NY shooting failure of govt

(LI MIN / CHINA DAILY)

The New York City subway attack during April 12 morning rush hour in which 33 shots were fired, wounding 29 subway riders, is shocking, but not surprising. Miraculously, this time there were no deaths.

The incident, however, shows governments at all levels in the United States continue to be incapable of or not interested in protecting their own people, and the US system of law enforcement is broken, for it cannot guarantee citizens, rich or poor, even the basic human right of living in safety, free from fear.

Compared with China, which is striving to realize its goal of common prosperity, the US engages in uncommon hypocrisy, demonizing China and its system of “whole-process democracy” that has helped lift more than 800 million Chinese people out of abject poverty — while during the same period, wages in the US have stagnated and the rich have gotten enormously more wealthy at the expense of the other 99 percent who have been disproportionally footing the bill.

The rich in the US pay little or no taxes but reap huge windfalls. For example, during the COVID-19 pandemic, US billionaires’ wealth surged by 70 percent or $2.1 trillion.

Gun violence is endemic to the US, and far more complicated and serious than even COVID-19. 

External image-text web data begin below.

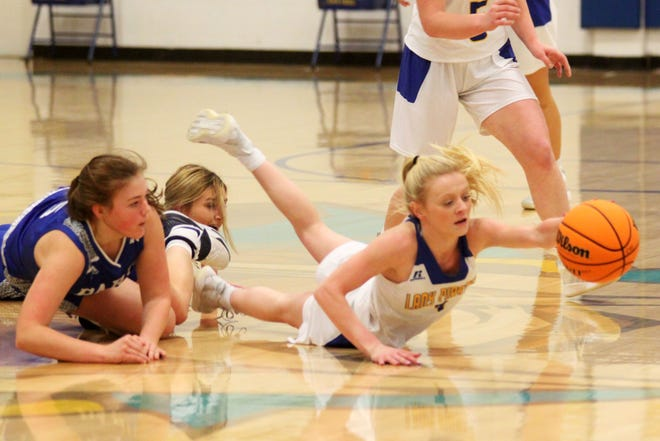 Cedarville point guard Chloe Morrow, right, and Paris guard Rachel O'Neal battle for a loose ball late in the first period Tuesday night at Cedarville, Tuesday, Jan. 12, 2021.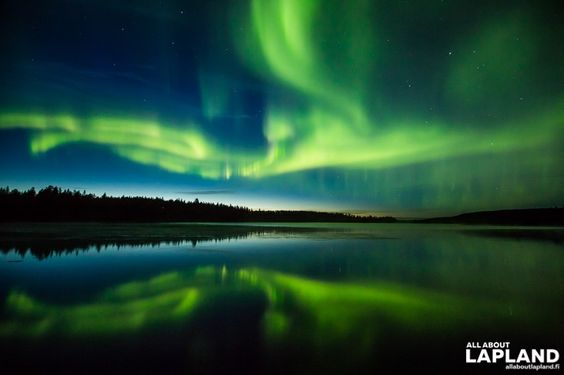 Auroras reflecting in a lake in Rovaniemi, Lapland.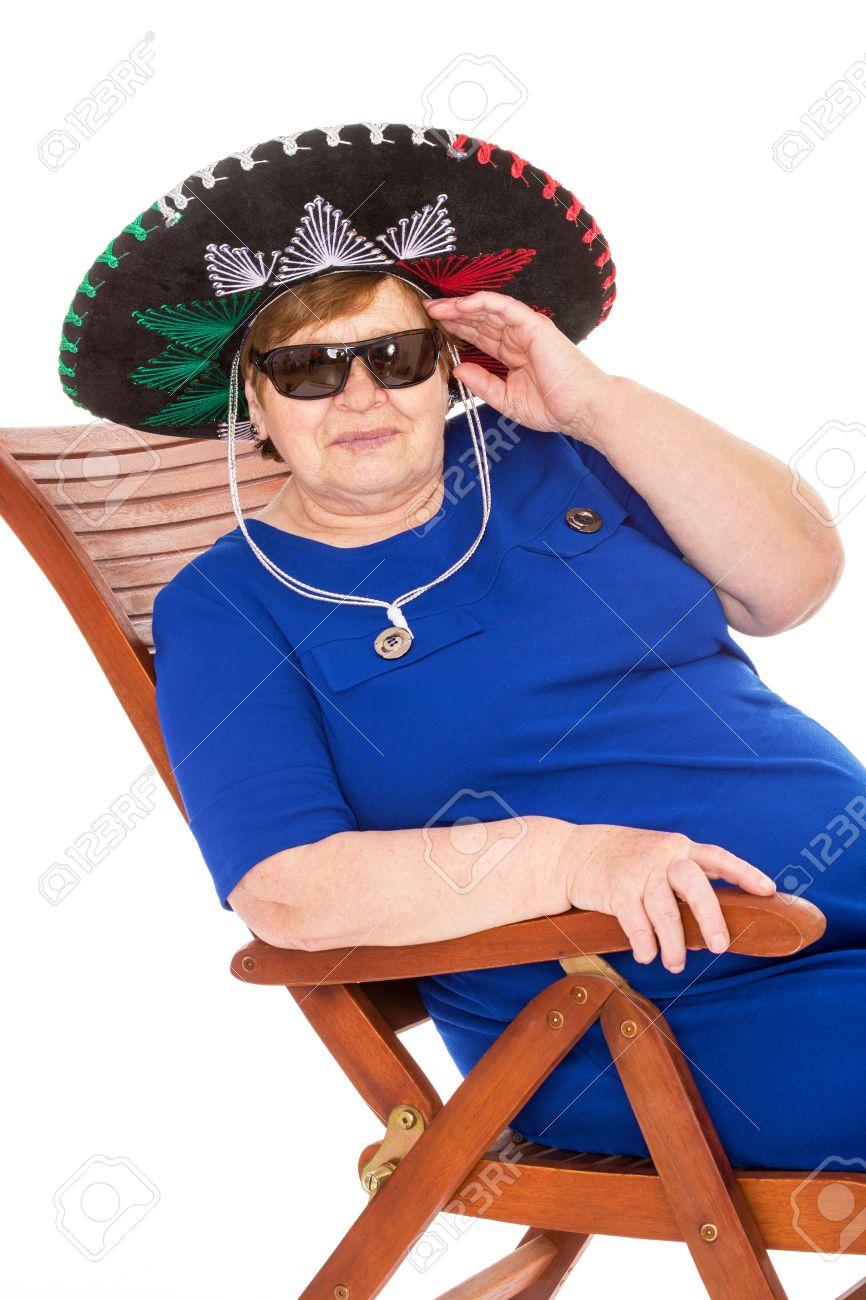 Vieille Femme avec chapeau et lunettes de soleil assis sur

Indications are that the day-in and day-out slaughtering and maiming will continue unabated, even get worse in the dysfunctional system that has split the US right down the middle into a zero-sum muddle.

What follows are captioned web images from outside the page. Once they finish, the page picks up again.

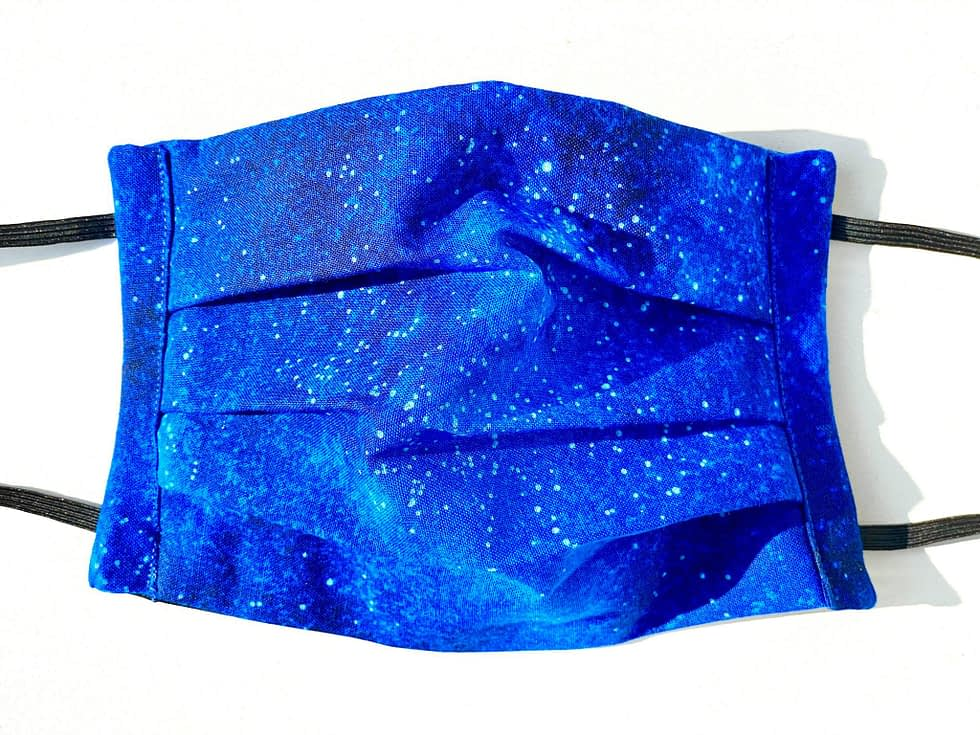 Starry Night Mask Closeup   closeup dark blue fabric with illustrated stars and lighter blues variation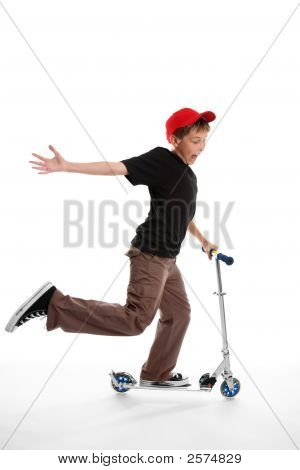 Happy Boy Riding A Scooter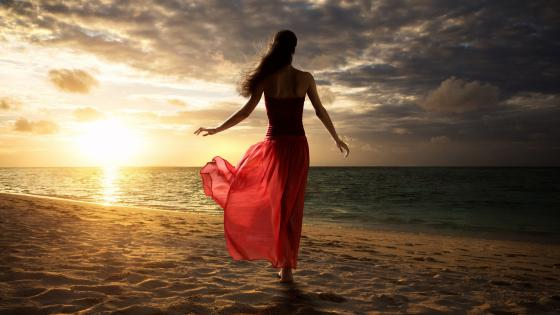 Woman in red dress on the beach wallpaper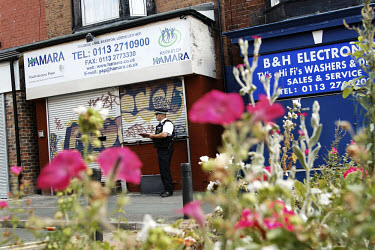 A police officer standing guard outside the Hamara youth centre in the Beeston Hill area, which was being searched as part of the investigation into the terrorist attack on London on the 7th of July....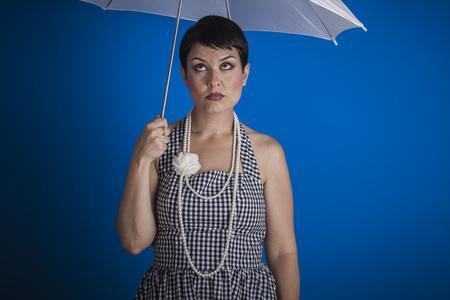 joyless: Joyless, pinup girl style of the 50s with a white umbrella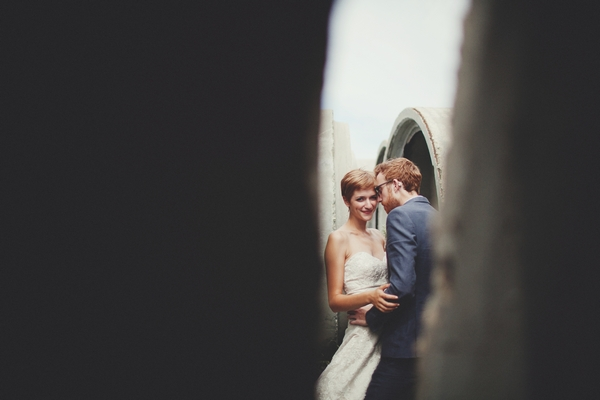 Picture of a bride and groom taken through a gap - Picture by Josh Dookhie Photography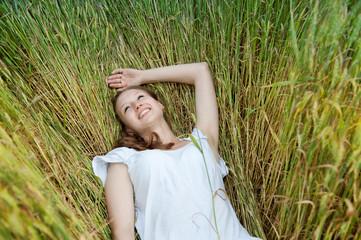 Beautiful woman smiles in wheat field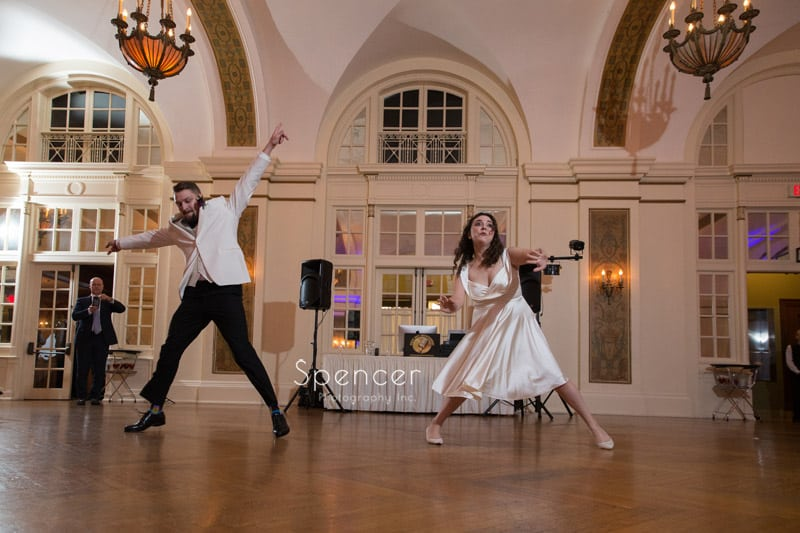 couple jump during first dance at Greystone Hall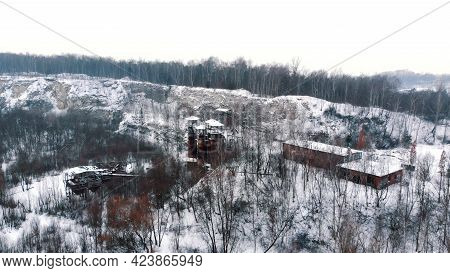 Drone View Of Liban Quarry Kamieniolom In Krakow, Poland During The Winter Season. Old Rusty Machine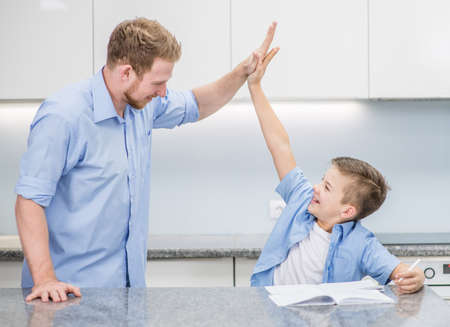 Father and son give high five to each other after doing their homework.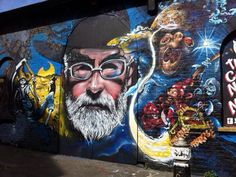 The East London graffiti tribute to author Terry Pratchett - The London mural is the impressive result of work by the muralists Dr Zadok and Jim Vision. The Bristol mural was made by the artist Fiver. Discworld Characters, Discworld Books, London Brick, Terry Pratchett Discworld, Country Bears, Fantasy Authors, Colorful Artwork, Street Art Graffiti, Graffiti Artists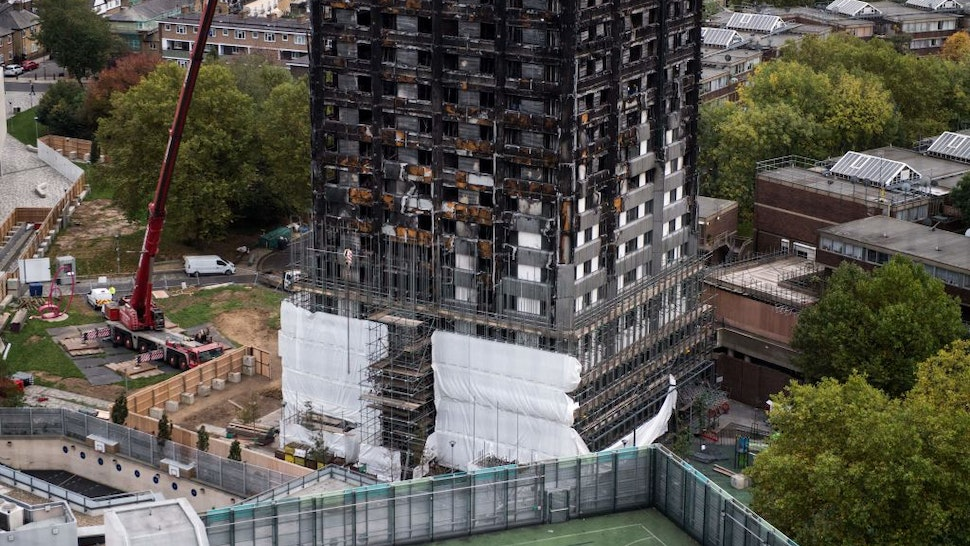 Scaffolding is seen with coverings at the base of the burned-out-shell of Grenfell Tower in London on October 17, 2017 as investigations continue into the tragedy.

Sadly, the forces of smaller or no government have made giant steps in taking over the country and, in November, are likely to not only take control of both the House of Representatives and the Senate but also impeach President Joe Biden.

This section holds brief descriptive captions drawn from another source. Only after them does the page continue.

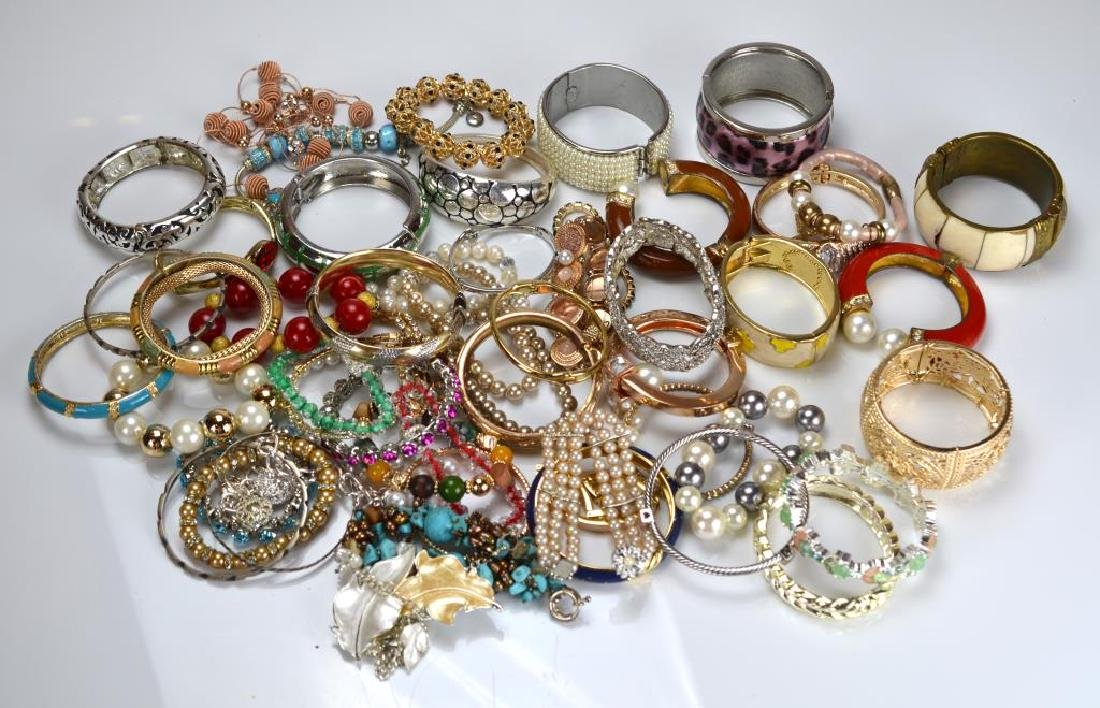 Large lot of costume bangles and bracelets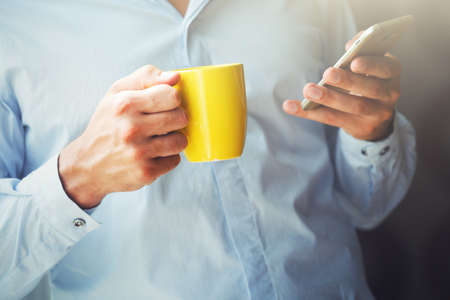 businessman hand holding morning coffee and reading smartphone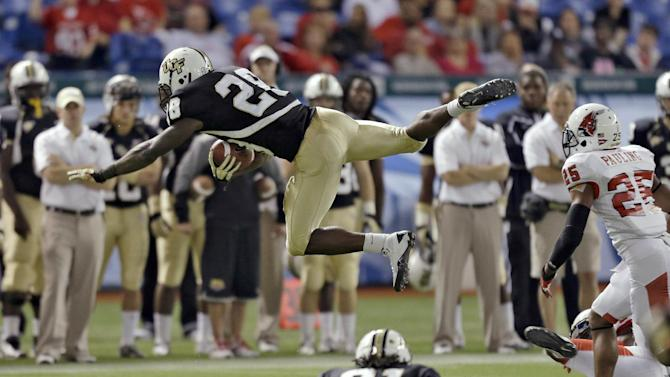 Central Florida running back Latavius Murray (28) is sent flying on a hit by Ball State safety Chris Pauling (25) during the first quarter of the Beef 'O' Brady's Bowl NCAA college football game Friday, Dec. 21, 2012, in St Petersburg, Fla. (AP Photo/Chris O'Meara)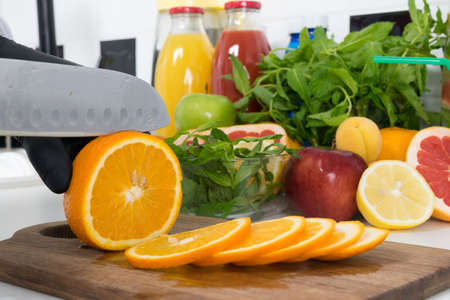 close-up of slicing ripe oranges, slices, with a knife by the chef's hands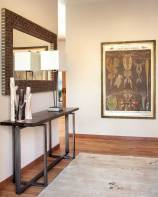 An organic mix of art and materials add texture to the entryway.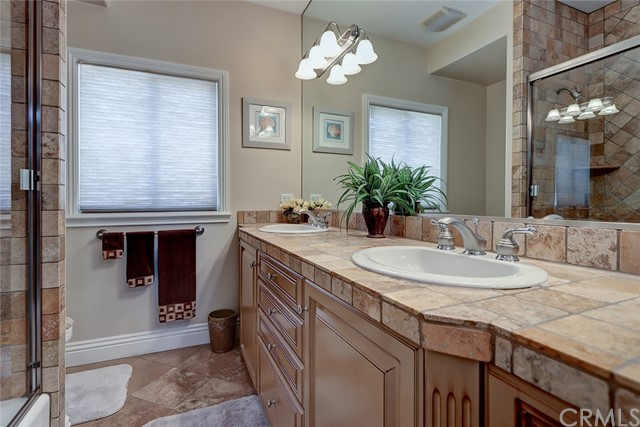 Beautifully detailed full hall bathroom with dual sinks!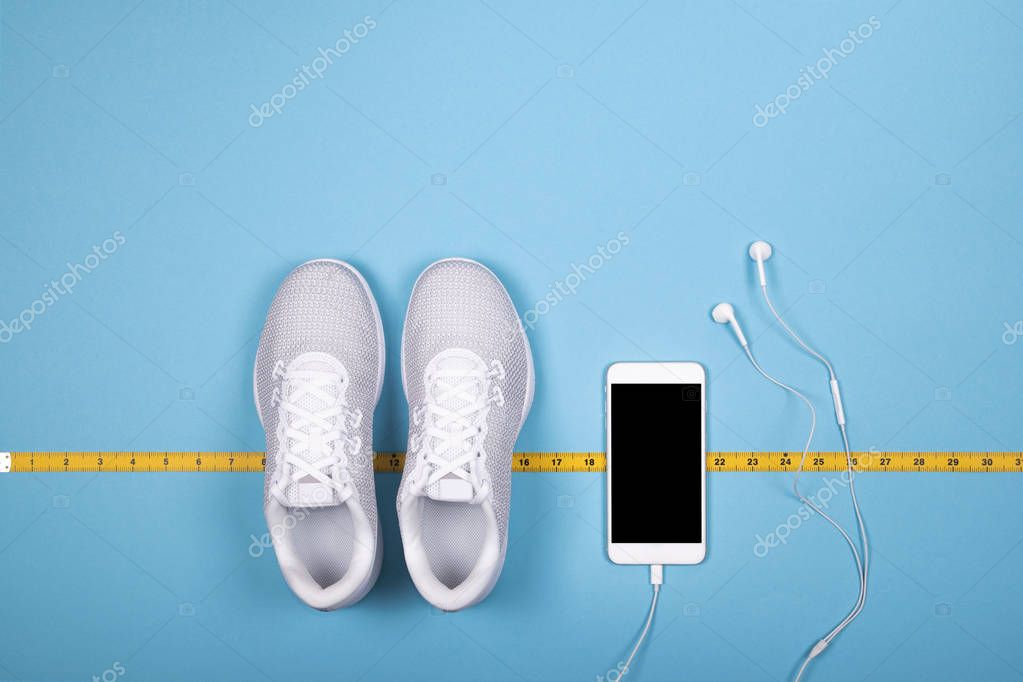 White sport shoes (sneakers) with measuring tape decimeter, smart phone and white earphones (headphones) on blue background.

There is no commonly accepted definition of a public mass shooting incident but the statistics are staggering no matter which parameters are applied. 

By one definition, excluding gang killings, domestic violence and organized terrorism, of which the US has its fair share, there were 163 mass shooting incidents between 1967 and June 2019.

Why, you might ask. One reason is because the US is awash in guns, more than 390 million by some estimates, meaning there are more guns than people in the US.

I vividly remember visiting an old friend at his Wisconsin farm four years ago. I knew that he liked guns but was shocked when he told me that he had more than a hundred weapons, including an AR-15 assault rifle and a Glock handgun made in Austria.

Studies have shown that fewer guns result in proportionally less gun violence. The lack of guns is one reason China is so safe. 

For the US, what is even more unfortunate is that there is zero chance of reducing the number of lethal weapons in the country, at least in the foreseeable future.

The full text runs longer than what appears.